Coverage is reported as X/Y requirements covered by tests (Z%) and significant gaps — missing requirements, weak normative language, untested behaviors — are called out explicitly so they can be addressed before they become regressions. The reports overwrite themselves on every run; git history is the audit trail.

This is the part that changes the reviewer’s job.
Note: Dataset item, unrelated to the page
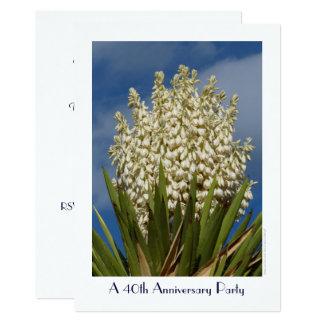 Carte quarantième Yucca fleurissant d'invitation de fête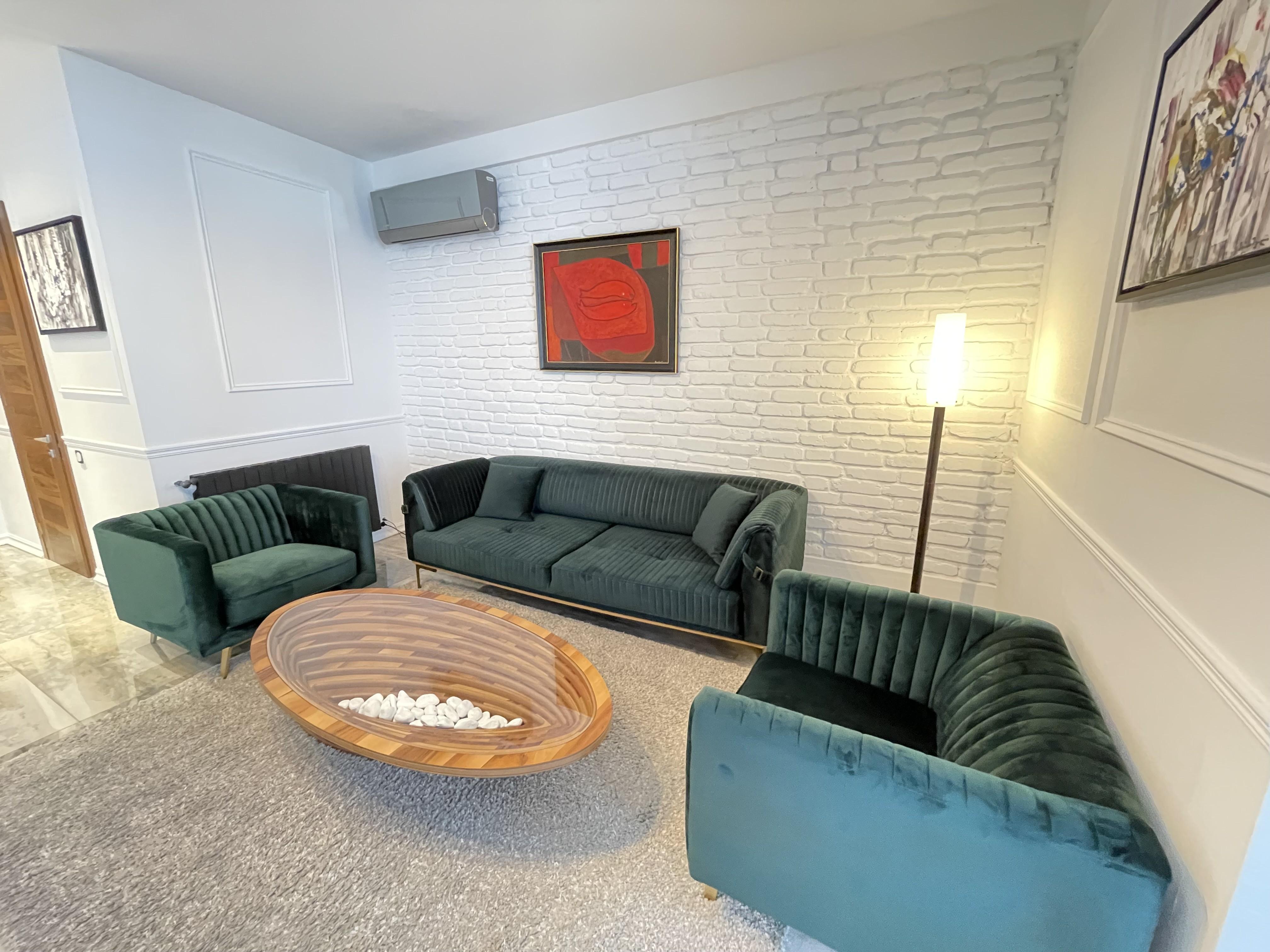Сдается Большая 3-Комнатная Квартира в Ваке, у Круглово Сада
Instead of reading every line of a 2,000-line PR, a reviewer can look at:

The requirement diff (did intent change?).
The gap-analysis diff (did coverage regress?).
The evaluate-report diff (did any requirement get less thoroughly verified?).

…and then spot-check the code only where one of those three signals fires.

The workflow

When adding a new behavior, the order is always:

If the spec does not already mandate the behavior, propose a spec change first.
Add or update a requirement document under requirements with a stable id and a spec_ref back to the relevant spec section(s).
Add or update a mirrored requirement test under requirements that fails until the behavior is implemented.
Implement the behavior in src until the test passes.
Where the behavior spans multiple personas or HTTP round-trips, add a scenario.
Re-run the gap-analysis and evaluate reports and address any regressions.

An agent can do all six steps. A human only needs to deeply read step 2 — and lightly review steps 3 and 5 — to know that the rest of the work is anchored to something they approved.

Where spec-driven flexes: repo-level and implementation-level instructions

The thing I want to push back on, before someone reads the above and concludes “this is just waterfall in a trench coat,” is that the spec only governs what the system does, not how. The repo still needs opinions about how to write the code, and those opinions live in a separate, complementary layer of customization files. They are loaded by the agent on every relevant turn, and they apply alongside the spec, not in tension with it.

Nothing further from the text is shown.